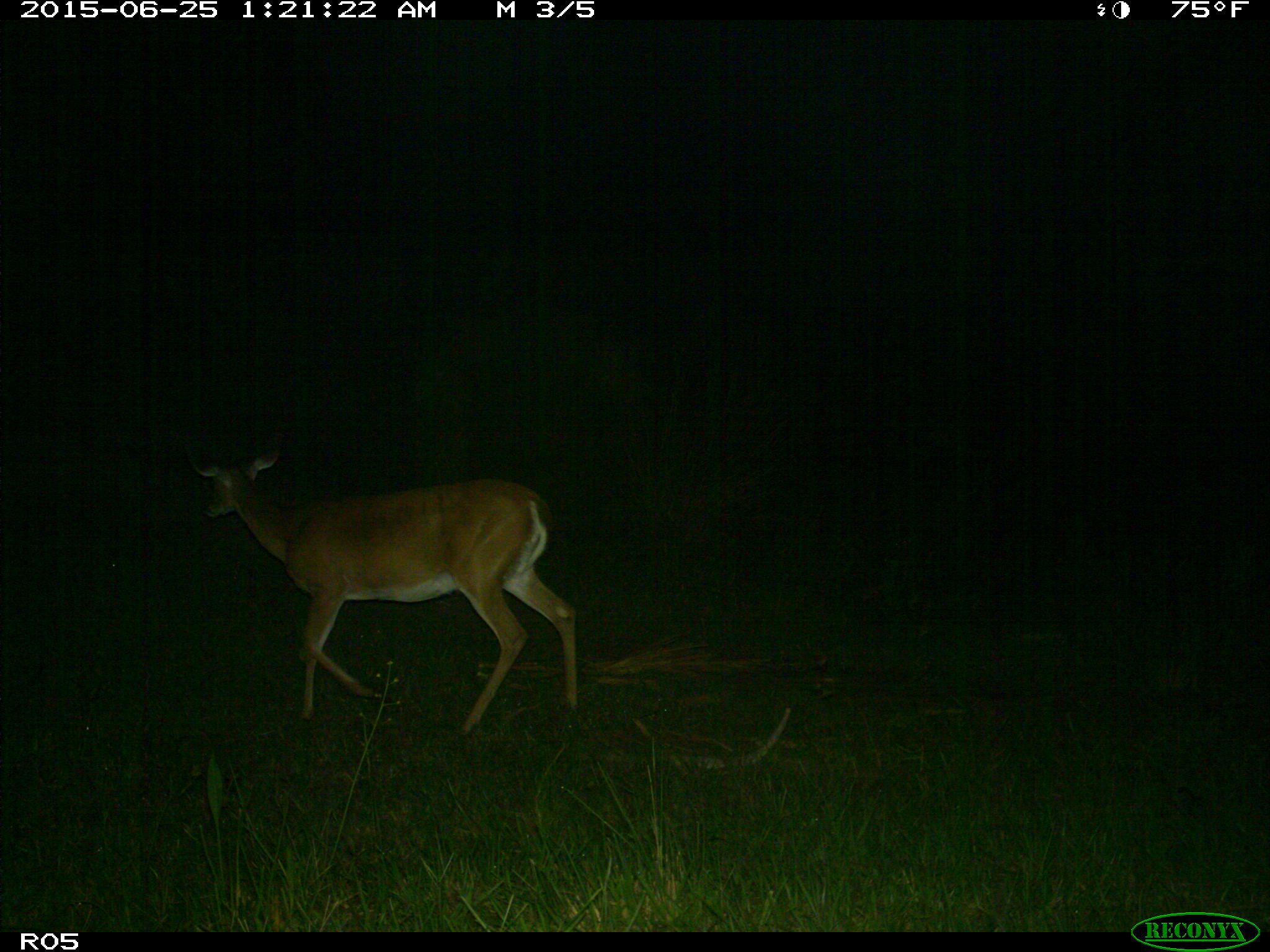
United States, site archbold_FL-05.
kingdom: Animalia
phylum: Chordata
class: Mammalia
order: Artiodactyla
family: Cervidae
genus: Odocoileus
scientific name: Odocoileus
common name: deer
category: unidentified deer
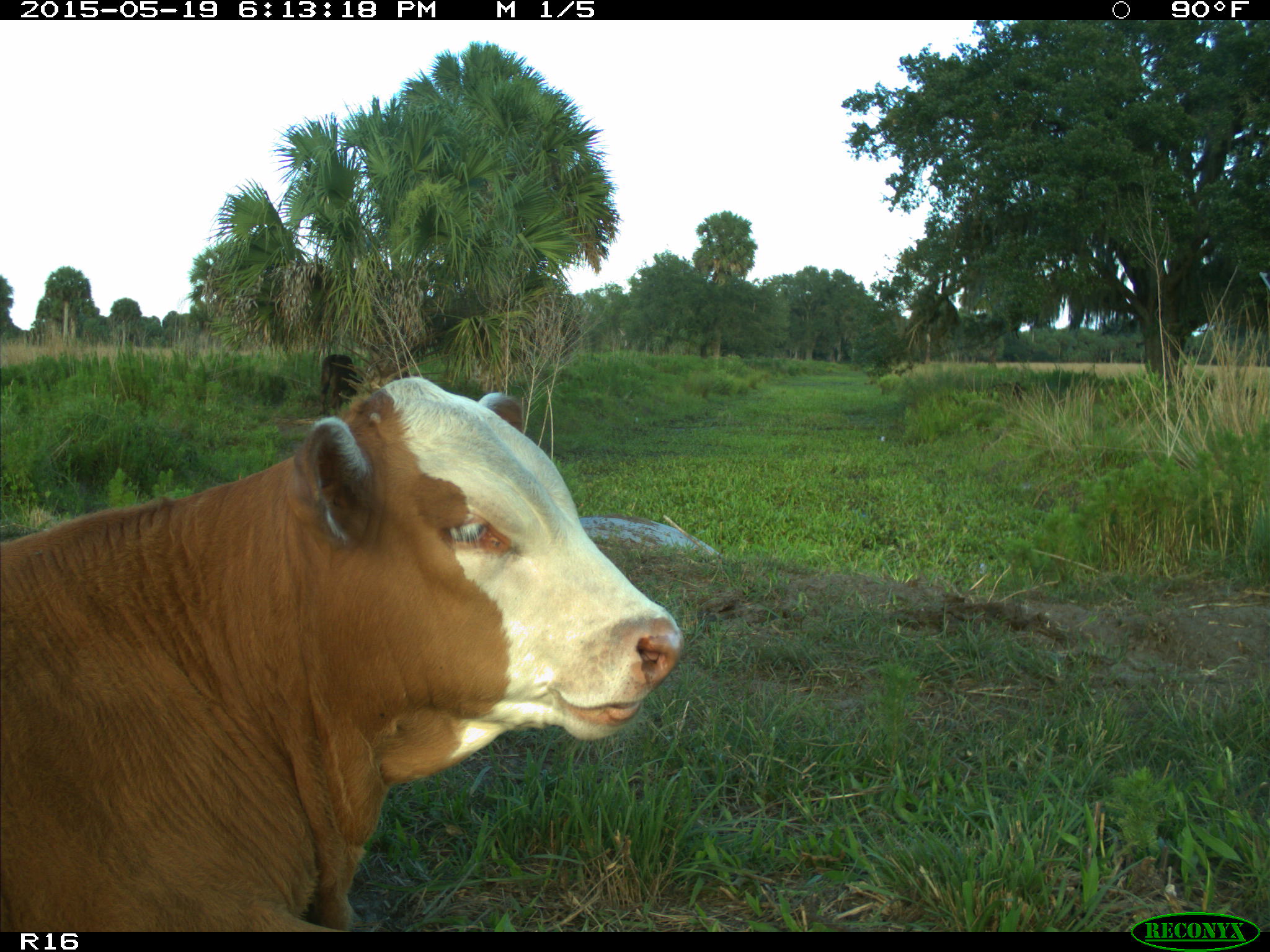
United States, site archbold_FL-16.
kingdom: Animalia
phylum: Chordata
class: Mammalia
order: Artiodactyla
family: Bovidae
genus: Bos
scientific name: Bos taurus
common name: domestic cow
Bos taurus (domestic cow).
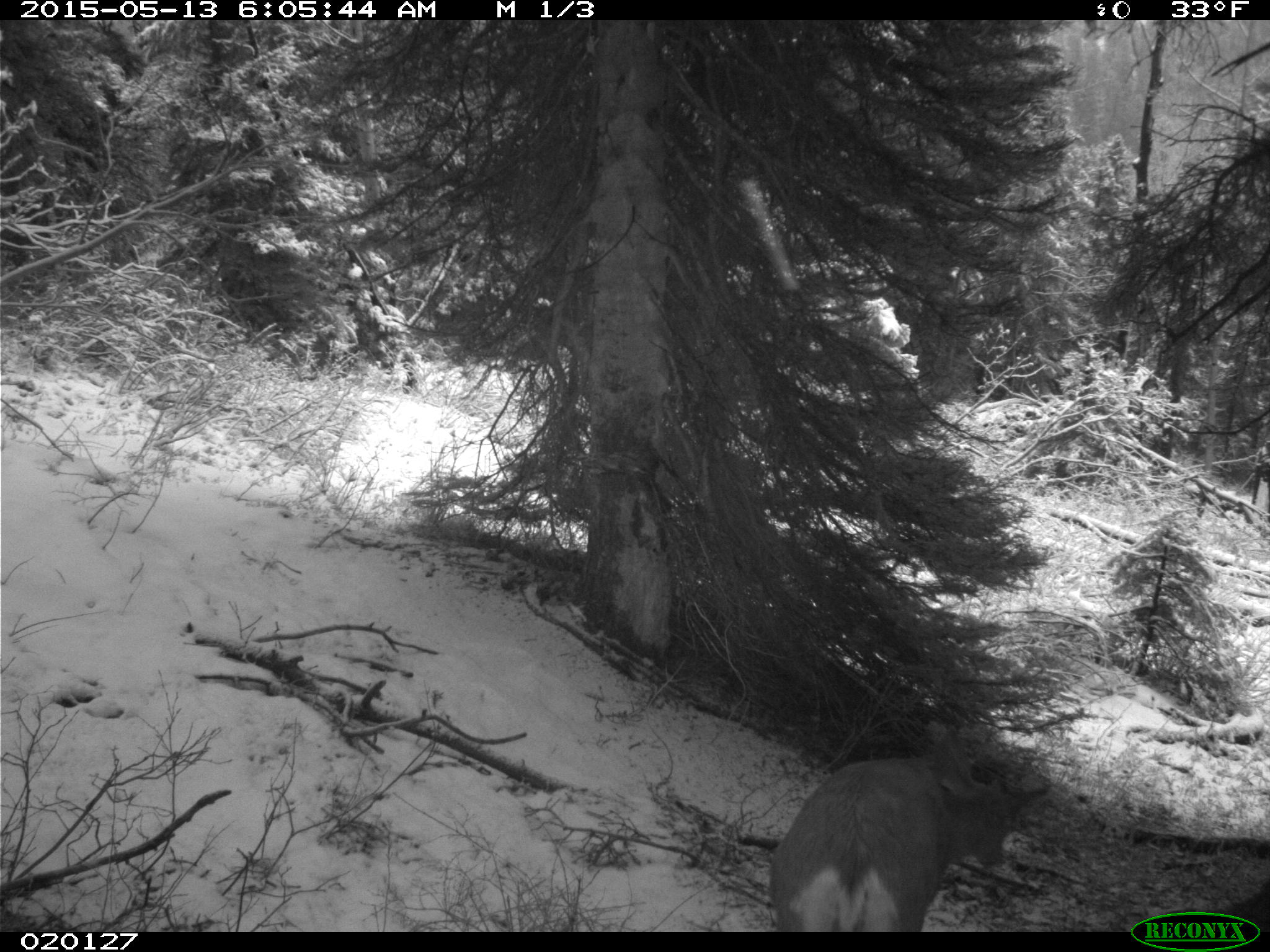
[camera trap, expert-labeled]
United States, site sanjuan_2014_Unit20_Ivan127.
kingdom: Animalia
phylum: Chordata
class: Mammalia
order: Artiodactyla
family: Cervidae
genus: Odocoileus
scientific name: Odocoileus hemionus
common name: mule deer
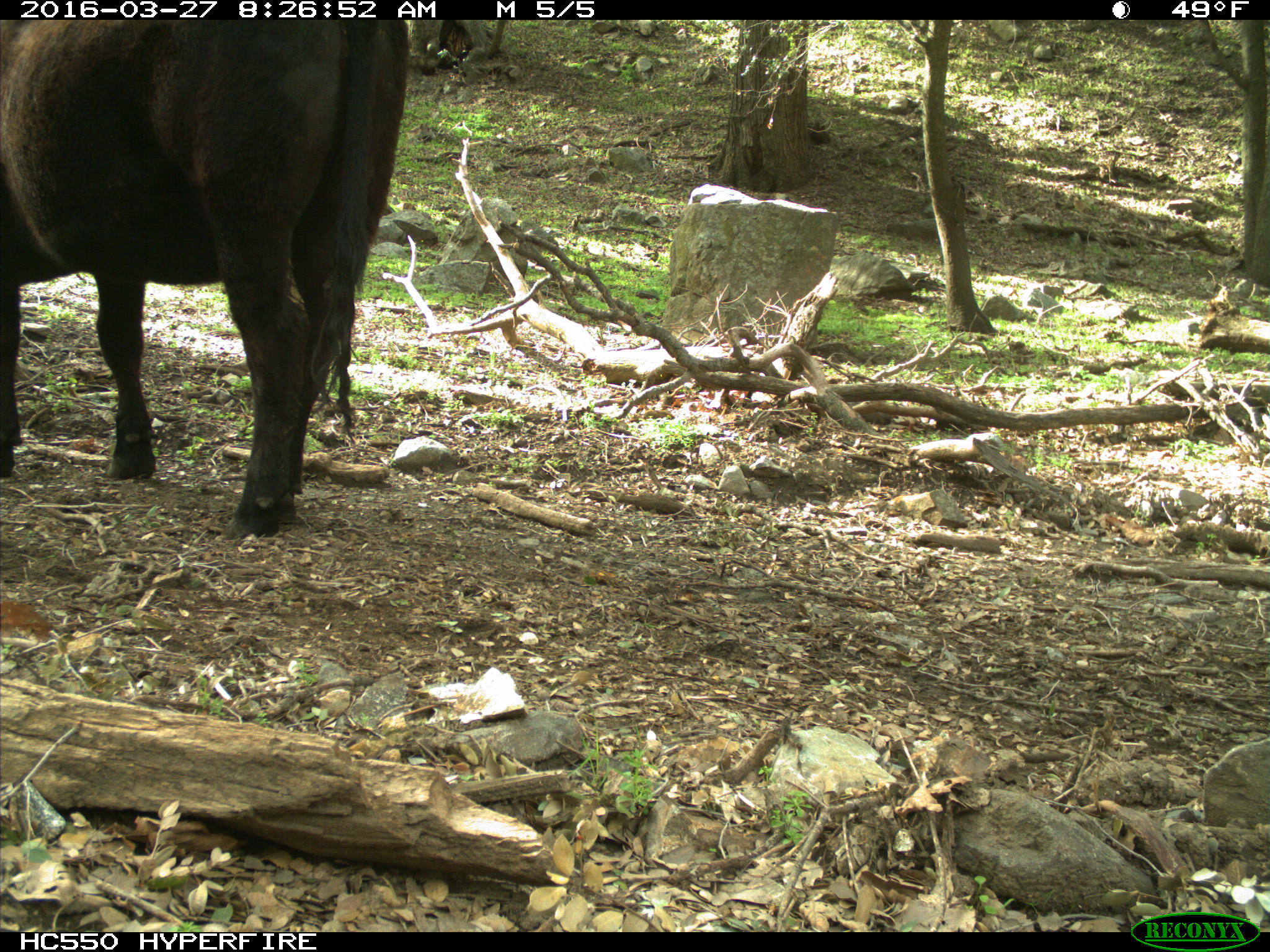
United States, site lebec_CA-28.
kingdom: Animalia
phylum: Chordata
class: Mammalia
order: Artiodactyla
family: Bovidae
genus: Bos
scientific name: Bos taurus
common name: domestic cow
Bos taurus (domestic cow).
==========
**WHAT YOU HAVE TO DO**.
Using the listing, filter for "States" and return the matching lines.

**TASK RESULT**.
United States, site archbold_FL-05.
United States, site archbold_FL-16.
United States, site sanjuan_2014_Unit20_Ivan127.
United States, site lebec_CA-28.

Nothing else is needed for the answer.